He recognized me at once. He might have even been waiting for me. I wanted to turn and walk away. But then he said my name, and I stayed. I sat down on the windowsill next to his chair, and listened to a dying old man.

He said …

(
Sighs
). I’m sorry. I can’t go on. Will you turn off the recorder now, please?

I’ve been asked, “Why did you try, when you knew ninety-nine percent of the people wouldn’t believe you?” My reply, when it wasn’t self-incriminating to answer the question, was simple. “You’re missing the point,” I said. “It doesn’t matter if ninety-nine percent of the people won’t believe you. It only takes the remaining one percent to make you a rich man.”

I have done many terrible things to become rich, and I won’t apologize for all of them. The New Hampshire hoax was only the first of many. I have deceived and manipulated countless people. I have no regrets about bilking total strangers for their money. If they were silly enough to send me money for the privilege of hearing more of my lies, then they deserved what they received. You get what you pay for.

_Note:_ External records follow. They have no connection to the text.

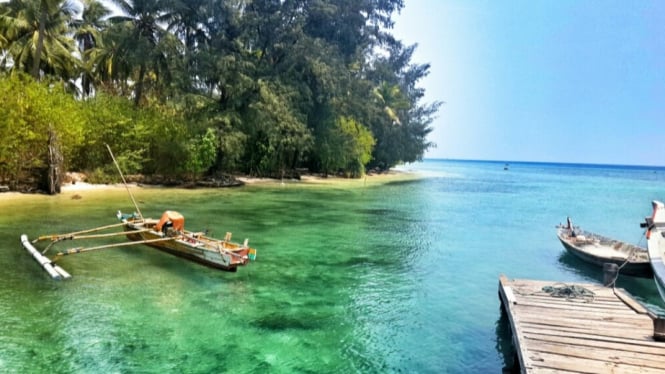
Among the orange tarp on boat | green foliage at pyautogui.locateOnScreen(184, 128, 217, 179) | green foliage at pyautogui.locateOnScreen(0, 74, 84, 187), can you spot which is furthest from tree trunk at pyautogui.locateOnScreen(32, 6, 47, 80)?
the orange tarp on boat

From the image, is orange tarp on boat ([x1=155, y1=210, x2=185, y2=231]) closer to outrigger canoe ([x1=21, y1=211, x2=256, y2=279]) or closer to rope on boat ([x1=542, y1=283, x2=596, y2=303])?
outrigger canoe ([x1=21, y1=211, x2=256, y2=279])

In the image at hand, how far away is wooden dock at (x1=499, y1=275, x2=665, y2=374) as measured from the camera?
4.53 m

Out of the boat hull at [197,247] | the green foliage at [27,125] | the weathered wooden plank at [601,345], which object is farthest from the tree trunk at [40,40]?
the weathered wooden plank at [601,345]

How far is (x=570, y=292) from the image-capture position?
274 inches

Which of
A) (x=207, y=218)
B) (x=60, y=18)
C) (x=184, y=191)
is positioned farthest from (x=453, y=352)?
(x=60, y=18)

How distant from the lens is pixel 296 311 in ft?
24.4

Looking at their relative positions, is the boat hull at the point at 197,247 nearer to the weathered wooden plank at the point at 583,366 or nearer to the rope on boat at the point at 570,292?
the rope on boat at the point at 570,292

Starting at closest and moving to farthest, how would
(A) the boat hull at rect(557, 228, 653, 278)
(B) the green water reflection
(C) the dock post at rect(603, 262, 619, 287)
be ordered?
(B) the green water reflection
(C) the dock post at rect(603, 262, 619, 287)
(A) the boat hull at rect(557, 228, 653, 278)

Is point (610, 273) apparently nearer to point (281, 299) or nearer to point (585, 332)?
point (585, 332)

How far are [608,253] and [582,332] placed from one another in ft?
23.9

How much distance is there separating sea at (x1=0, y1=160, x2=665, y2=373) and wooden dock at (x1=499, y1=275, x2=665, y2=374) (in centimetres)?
68

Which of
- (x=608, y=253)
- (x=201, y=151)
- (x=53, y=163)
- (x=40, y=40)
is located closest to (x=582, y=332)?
(x=608, y=253)

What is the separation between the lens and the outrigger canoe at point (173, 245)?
8695mm

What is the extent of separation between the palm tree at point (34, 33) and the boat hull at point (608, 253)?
29.2 m
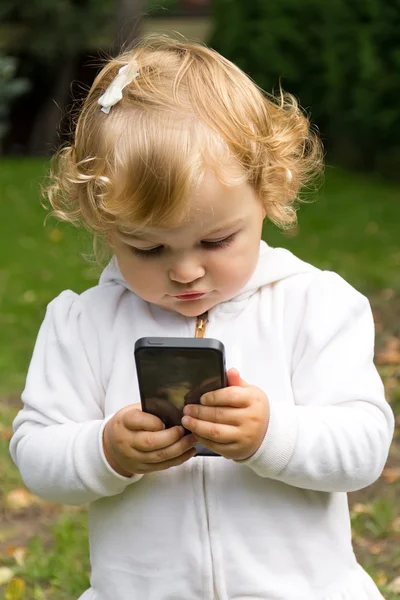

Yet, for those whose friendship I betrayed, I feel a vast, unspeakable shame. The wealth I reaped is a poor substitute for the friends I have lost. The debt I owe them can never be repaid, even by the division of my estate.

The greater part of my estate, though, I bequeath to Minnesota State University, for the continuance of its English department’s science fiction research program. My actions have tarnished the genre. Perhaps this will help to make amends. However, there is no reason why the program should be blackened by the name of a liar, which is why this donation will be made anonymously.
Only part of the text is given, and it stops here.